= What is asked =
Turn each line of the records below into a string in a JSON list, skipping any blank lines. Leave the pictures out.

= Task inputs =
■ ■ ■
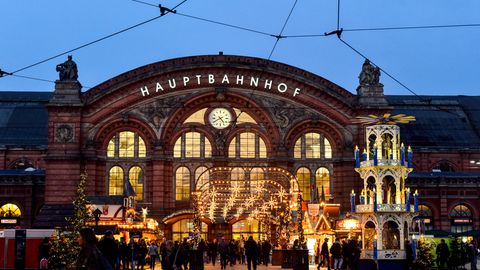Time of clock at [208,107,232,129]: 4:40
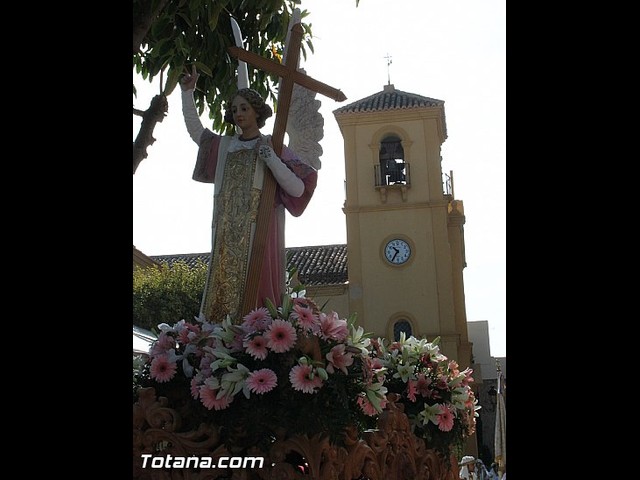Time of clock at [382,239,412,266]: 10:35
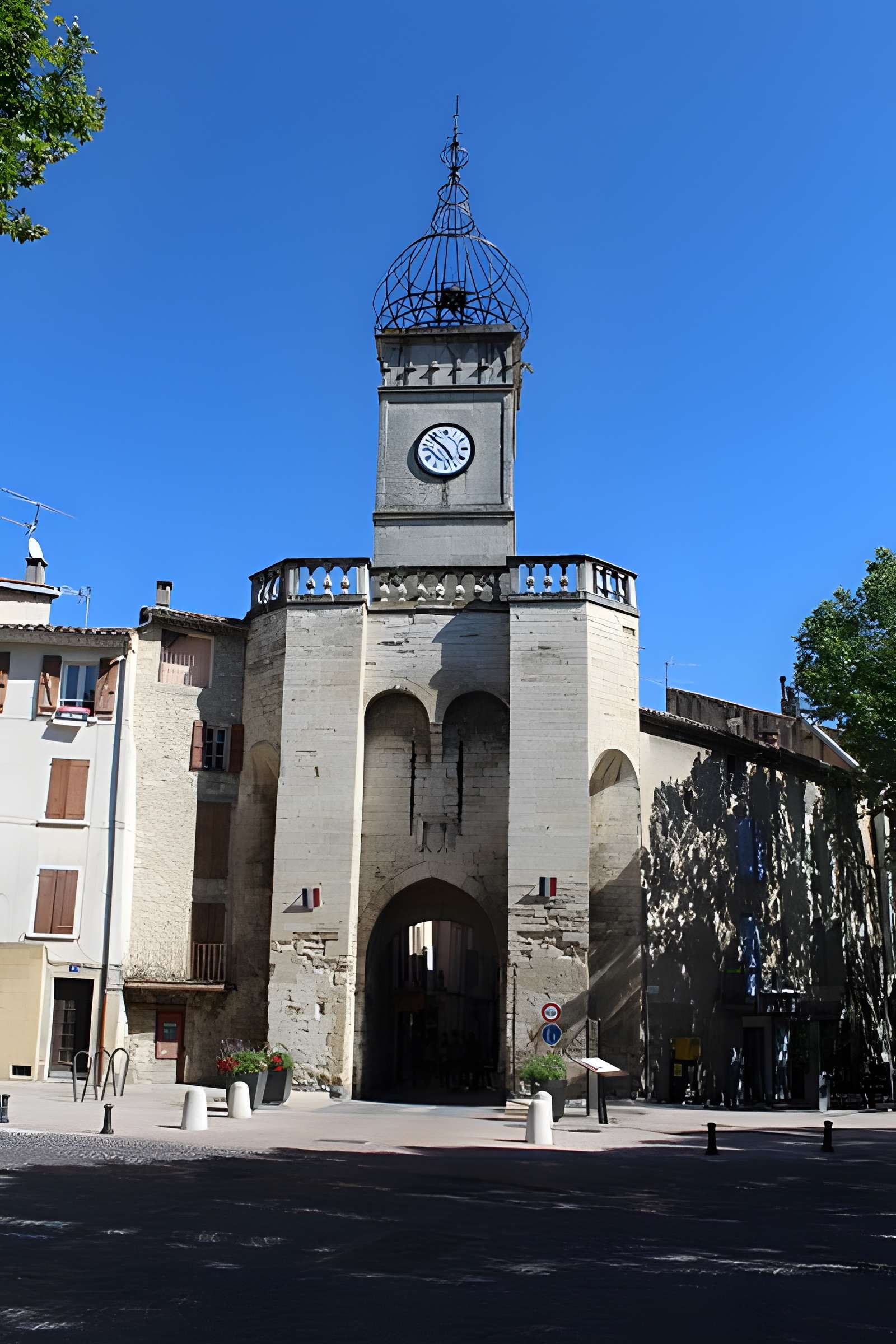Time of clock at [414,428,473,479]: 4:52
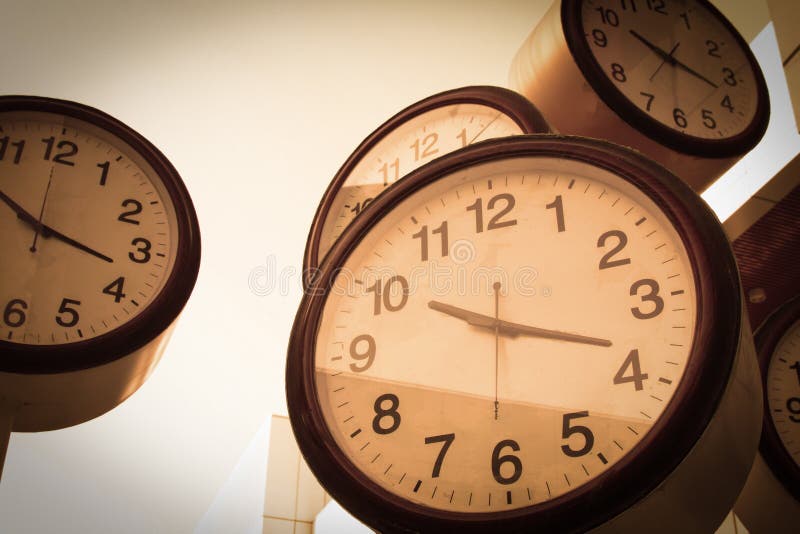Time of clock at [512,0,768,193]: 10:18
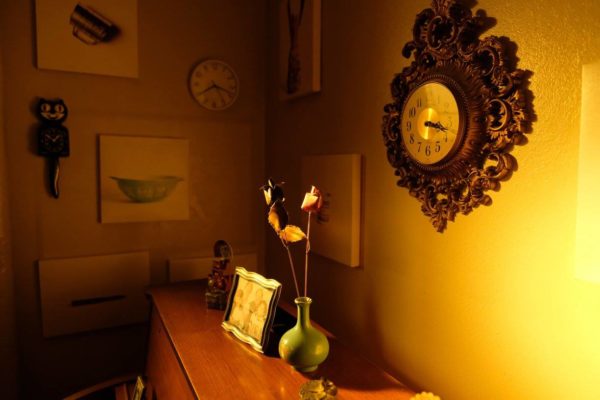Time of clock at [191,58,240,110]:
■ ■ ■
= Complete output =
[
  "Time of clock at [208,107,232,129]: 4:40",
  "Time of clock at [382,239,412,266]: 10:35",
  "Time of clock at [414,428,473,479]: 4:52",
  "Time of clock at [512,0,768,193]: 10:18",
  "Time of clock at [191,58,240,110]:"
]